* TASK STATEMENT
Copy all of the entries below word for word, leaving out the pictures.

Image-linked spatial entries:
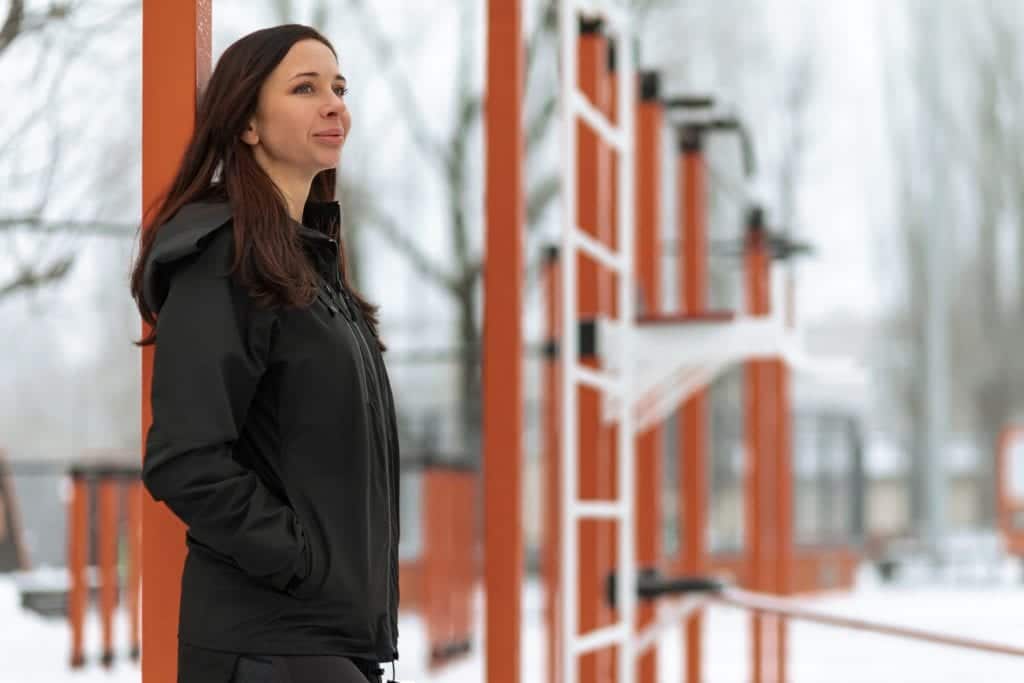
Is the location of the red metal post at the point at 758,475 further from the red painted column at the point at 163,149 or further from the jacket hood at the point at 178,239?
the jacket hood at the point at 178,239

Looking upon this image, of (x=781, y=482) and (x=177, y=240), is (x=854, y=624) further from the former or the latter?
(x=781, y=482)

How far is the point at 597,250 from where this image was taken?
11.7 feet

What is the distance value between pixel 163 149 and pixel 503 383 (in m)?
0.86

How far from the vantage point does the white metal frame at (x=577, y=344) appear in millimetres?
3244

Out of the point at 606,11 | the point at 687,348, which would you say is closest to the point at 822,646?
the point at 687,348

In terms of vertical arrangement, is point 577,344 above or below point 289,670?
above

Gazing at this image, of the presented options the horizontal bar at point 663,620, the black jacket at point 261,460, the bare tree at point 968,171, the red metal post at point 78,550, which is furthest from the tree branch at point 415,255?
the black jacket at point 261,460

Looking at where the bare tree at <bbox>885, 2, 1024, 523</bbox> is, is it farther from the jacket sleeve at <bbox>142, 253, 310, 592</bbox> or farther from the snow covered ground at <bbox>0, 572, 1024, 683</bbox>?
the jacket sleeve at <bbox>142, 253, 310, 592</bbox>

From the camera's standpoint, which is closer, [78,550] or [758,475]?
[758,475]

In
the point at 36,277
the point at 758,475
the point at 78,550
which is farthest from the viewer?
the point at 78,550

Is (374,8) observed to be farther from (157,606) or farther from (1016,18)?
(157,606)

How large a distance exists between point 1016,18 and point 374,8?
26.8ft

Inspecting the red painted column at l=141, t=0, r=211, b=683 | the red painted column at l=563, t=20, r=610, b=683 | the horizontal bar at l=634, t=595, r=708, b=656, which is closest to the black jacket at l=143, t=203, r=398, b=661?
the red painted column at l=141, t=0, r=211, b=683

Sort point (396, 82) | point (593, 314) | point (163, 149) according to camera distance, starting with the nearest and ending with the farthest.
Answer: point (163, 149) → point (593, 314) → point (396, 82)
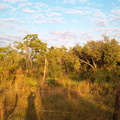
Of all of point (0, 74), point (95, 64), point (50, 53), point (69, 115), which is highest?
point (50, 53)

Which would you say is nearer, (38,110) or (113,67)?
(38,110)

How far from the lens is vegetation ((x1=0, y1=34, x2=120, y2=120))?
4539 millimetres

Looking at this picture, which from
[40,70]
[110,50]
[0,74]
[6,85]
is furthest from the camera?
[40,70]

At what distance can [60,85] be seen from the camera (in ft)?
31.9

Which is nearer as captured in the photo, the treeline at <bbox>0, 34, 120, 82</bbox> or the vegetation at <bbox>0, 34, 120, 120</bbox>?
the vegetation at <bbox>0, 34, 120, 120</bbox>

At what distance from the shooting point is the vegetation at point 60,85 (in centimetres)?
454

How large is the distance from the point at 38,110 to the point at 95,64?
986 cm

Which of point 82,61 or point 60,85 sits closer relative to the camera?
point 60,85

* FULL RESPONSE
Is the location of the red metal post at the point at 758,475 further from the red painted column at the point at 163,149 or further from the jacket hood at the point at 178,239?
the jacket hood at the point at 178,239

Looking upon this image, of (x=781, y=482) and (x=177, y=240), is (x=854, y=624) further from the former or the latter?
(x=781, y=482)

How far is the point at 597,250 from where this image was taken?
11.7 feet

What is the distance value between pixel 163 149 and pixel 503 383 (in m)?
0.86

How far from the vantage point does the white metal frame at (x=577, y=344) appear in millimetres?
3244

Out of the point at 606,11 | the point at 687,348, which would you say is closest to the point at 822,646?
the point at 687,348

In terms of vertical arrangement, is point 577,344 above or below point 289,670?
above

Gazing at this image, of the presented options the horizontal bar at point 663,620, the black jacket at point 261,460, the bare tree at point 968,171, the red metal post at point 78,550, which is furthest from the tree branch at point 415,255?
the black jacket at point 261,460

Looking at where the bare tree at <bbox>885, 2, 1024, 523</bbox> is, is it farther from the jacket sleeve at <bbox>142, 253, 310, 592</bbox> or farther from the snow covered ground at <bbox>0, 572, 1024, 683</bbox>?
the jacket sleeve at <bbox>142, 253, 310, 592</bbox>

From the camera's standpoint, which is closer, [78,550] or [758,475]?
[758,475]

In
the point at 36,277
the point at 758,475
the point at 78,550
which is farthest from the viewer?
the point at 78,550

Is (374,8) observed to be farther from (157,606) or farther from (1016,18)?
(157,606)

How large a distance exists between point 1016,18 and point 374,8?
26.8ft

Inspecting the red painted column at l=141, t=0, r=211, b=683 | the red painted column at l=563, t=20, r=610, b=683 | the horizontal bar at l=634, t=595, r=708, b=656, which is closest to the black jacket at l=143, t=203, r=398, b=661?
the red painted column at l=141, t=0, r=211, b=683

Sort point (396, 82) | point (593, 314) | point (163, 149) according to camera distance, starting with the nearest and ending with the farthest.
Answer: point (163, 149) → point (593, 314) → point (396, 82)
Of all of point (0, 74), point (95, 64), point (50, 53), point (69, 115), which is highest?
point (50, 53)

Which would you say is nearer, (38,110) or (113,67)?
(38,110)

How far from the lens is vegetation ((x1=0, y1=34, x2=120, y2=120))?
4539 millimetres

Looking at this picture, which from
[40,70]
[110,50]
[0,74]
[6,85]
is furthest from the camera?
[40,70]

At what distance can [60,85] be seen from the camera (in ft)?
31.9

Which is nearer as captured in the photo, the treeline at <bbox>0, 34, 120, 82</bbox> or the vegetation at <bbox>0, 34, 120, 120</bbox>?
the vegetation at <bbox>0, 34, 120, 120</bbox>

At what distance from the shooting point is the vegetation at point 60,85 (in centimetres)?
454

How large is the distance from the point at 38,110 to the point at 95,64?
986 cm

Which of point 82,61 or point 60,85 sits closer relative to the camera?
point 60,85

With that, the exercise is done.